BU-1003: Electric Vehicle (EV)

Discover alternatives to fossil fuel in batteries

In the early 1900s, the electric vehicle was reserved for dignitaries the likes of Thomas Edison, John D. Rockefeller, Jr. and Clara Ford, the wife of Henry Ford. They chose this transportation for its quiet ride over the vibrating and polluting internal combustion engine. Environmentally conscious drivers are rediscovering the EV with a choice of many attractive products.

The EV culture is developing distinct philosophies, each satisfying a unique user group. This is visible with vehicle sizes and the associated batteries. The subcompact EV comes with a battery that has 12–18kWh, the mid-sized family sedan has a 22–32kWh pack, and the luxury models by Tesla stand alone with an oversized battery boasting 60–85kWh to provide extended driving range and achieve high performance. Table 1 lists the most common EVs.

Model Battery Charge Times
Toyota Prius
4.4kWh Li-ion, 18km (11 miles) all-electric range 3h at 115VAC 15A;
1.5h at 230VAC 15A
Chevy Volt
16kWh, Li-manganese/NMC, liquid cooled, 181kg (400 lb), all electric range 64km (40 miles) 10h at 115VAC, 15A;
4h at 230VAC, 15A
Mitsubishi iMiEV 16kWh; 88 cells, 4-cell modules; Li-ion; 109Wh/kg; 330V, range 128km (80 miles) 13h at 115VAC 15A;
7h at 230VAC 15A
Fortwo ED
16.5kWh; 18650 Li-ion, driving range 136km (85 miles) 8h at 115VAC, 15A;
3.5h at 230VAC, 15A
BMW i3
Curb 1,200kg
(2,645 lb)
22kWh (18.8kWh usable), LMO/NMC, large 60A prismatic cells, battery weighs 204kg (450 lb) driving range of 130–160km (80–100 miles) ~4h at 230VAC, 30A;
50kW Supercharger; 80% in 30 min
Nissan Leaf* 30kWh; Li-manganese, 192 cells; air cooled; 272kg (600 lb), driving range up to 250km (156 miles) 8h at 230VAC, 15A;
4h at 230VAC, 30A
Tesla S*
Curb 2,100kg (4,630 lb)
70 and 90kWh, 18650 NCA cells of 3.4Ah; liquid cooled; 90kWh pack has 7,616 cells; battery weighs 540kg (1,200 lb); S 85 has up to 424km range (265 mi) 9h with 10kW charger; 120kW Supercharger, 80% charge in 30 min

Table 1: Electric vehicles with battery type, range and charge time. 
*  In 2015/16 Tesla S 85 increased the battery from 85kWh to 90kWh; Nissan Leaf from 25kWh to 30kWh.

The makers of Nissan Leaf, BMW i3 and other EVs use the proven lithium-manganese (LMO)battery with a NMC blend, packaged in a prismatic cell. (NMC stands for nickel, manganese, cobalt.) Tesla uses NCA (nickel, cobalt, aluminum) in the 18650 cell that delivers an impressive specific energy of 3.4Ah per cell or 248Wh/kg.

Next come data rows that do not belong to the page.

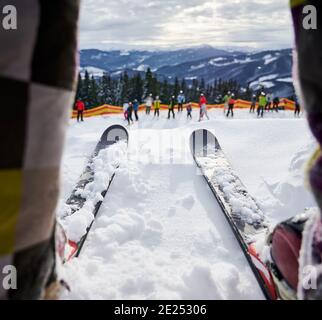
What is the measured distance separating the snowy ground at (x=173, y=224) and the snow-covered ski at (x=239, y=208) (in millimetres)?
93

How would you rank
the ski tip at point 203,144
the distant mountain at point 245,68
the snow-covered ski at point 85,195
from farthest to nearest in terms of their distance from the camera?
the distant mountain at point 245,68
the ski tip at point 203,144
the snow-covered ski at point 85,195

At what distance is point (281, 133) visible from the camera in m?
7.23

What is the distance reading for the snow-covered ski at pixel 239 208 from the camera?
2.30 m

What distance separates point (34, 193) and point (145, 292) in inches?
57.5

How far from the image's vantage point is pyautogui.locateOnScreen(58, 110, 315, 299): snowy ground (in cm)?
224

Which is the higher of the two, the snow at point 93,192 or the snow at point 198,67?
the snow at point 198,67

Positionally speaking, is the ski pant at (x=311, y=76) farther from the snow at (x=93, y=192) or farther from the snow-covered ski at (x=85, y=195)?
the snow at (x=93, y=192)

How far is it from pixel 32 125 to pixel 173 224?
8.27 feet

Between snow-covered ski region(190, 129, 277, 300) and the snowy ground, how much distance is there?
0.31 ft

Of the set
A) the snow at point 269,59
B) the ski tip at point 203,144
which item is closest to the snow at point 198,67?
the snow at point 269,59

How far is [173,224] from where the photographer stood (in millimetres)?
3291

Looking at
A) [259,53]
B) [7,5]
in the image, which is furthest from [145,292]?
[259,53]

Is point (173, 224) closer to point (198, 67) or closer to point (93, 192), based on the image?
point (93, 192)
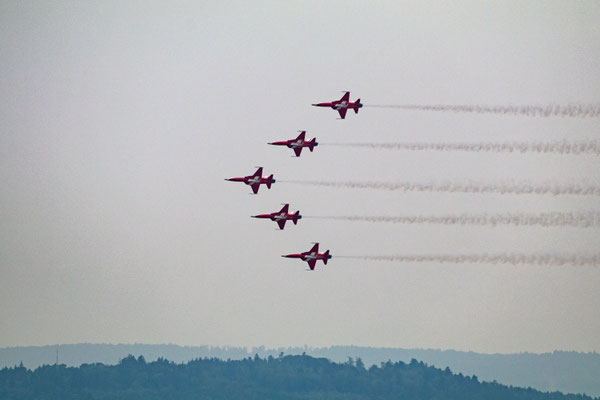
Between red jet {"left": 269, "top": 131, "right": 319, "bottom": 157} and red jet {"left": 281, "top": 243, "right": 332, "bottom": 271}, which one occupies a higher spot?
red jet {"left": 269, "top": 131, "right": 319, "bottom": 157}

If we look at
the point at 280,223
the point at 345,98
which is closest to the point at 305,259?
the point at 280,223

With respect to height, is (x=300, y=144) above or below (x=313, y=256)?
above

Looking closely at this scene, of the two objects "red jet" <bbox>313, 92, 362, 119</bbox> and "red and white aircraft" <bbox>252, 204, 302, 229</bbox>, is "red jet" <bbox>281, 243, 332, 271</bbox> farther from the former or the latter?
"red jet" <bbox>313, 92, 362, 119</bbox>

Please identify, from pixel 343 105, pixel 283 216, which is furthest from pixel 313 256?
pixel 343 105

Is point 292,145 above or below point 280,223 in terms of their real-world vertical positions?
above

To protect the delicate Li-ion from over-loading at highway speed, Tesla over-sizes the pack by a magnitude of three to four fold compared to other EVs.

The large 90kWh battery of the Tesla S Model (2015) provides an unparalleled driving range of 424km (265 miles), but the battery weighs 540kg (1,200 lb), and this increases the energy consumption to 238Wh/km (380Wh/mile), one of the highest among EVs. (See BU-1005: Fuel Cell Vehicle.)

In comparison, the BMW i3 is one of the lightest EVs and has a low energy consumption of 160Wh/km (260Wh/mile). The car uses an LMO/NMC battery that offers a moderate specific energy of 120Wh/kg but is very rugged. The mid-sized 22kWh pack provides a driving range of 130–160km (80–100 miles). To compensate for the shorter range, the i3 offers REX, an optional gasoline engine that is fitted on the back. Table 2 compares the battery size and energy consumption of common EVs. The range is under normal non-optimized driving conditions.

EV make Battery Range km (mi) Wh/km (mi) Energy cost/km (mi)
BMW i3 22kWh 135km (85) 165 (260) $0.033 ($0.052)
GM Spark 21kWh 120km  (75) 175 (280) $0.035 ($0.056
Fiat 500e 24kWh 135km (85) 180 (290) $0.036 ($0.058)
Honda Fit 20kWh 112km (70) 180 (290) $0.036 ($0.058)
Nissan Leaf 30kWh 160km (100) 190 (300) $0.038 ($0.06)
Mitsubishi MiEV 16kWh 85km (55) 190 (300) $0.038 ($0.06)
Ford Focus 23kWh 110km (75) 200 (320) $0.04 ($0.066)
Smart ED 16.5kWh 90km (55) 200 (320) $0.04 ($0.066)
Mercedes B 28kWh (31.5)* 136km (85) 205 (330) $0.04 ($0.066)
Tesla S 60 60kWh 275km (170) 220 (350) $0.044 ($0.07)
Tesla S 85 90kWh 360km (225) 240 (380) $0.048 ($0.076)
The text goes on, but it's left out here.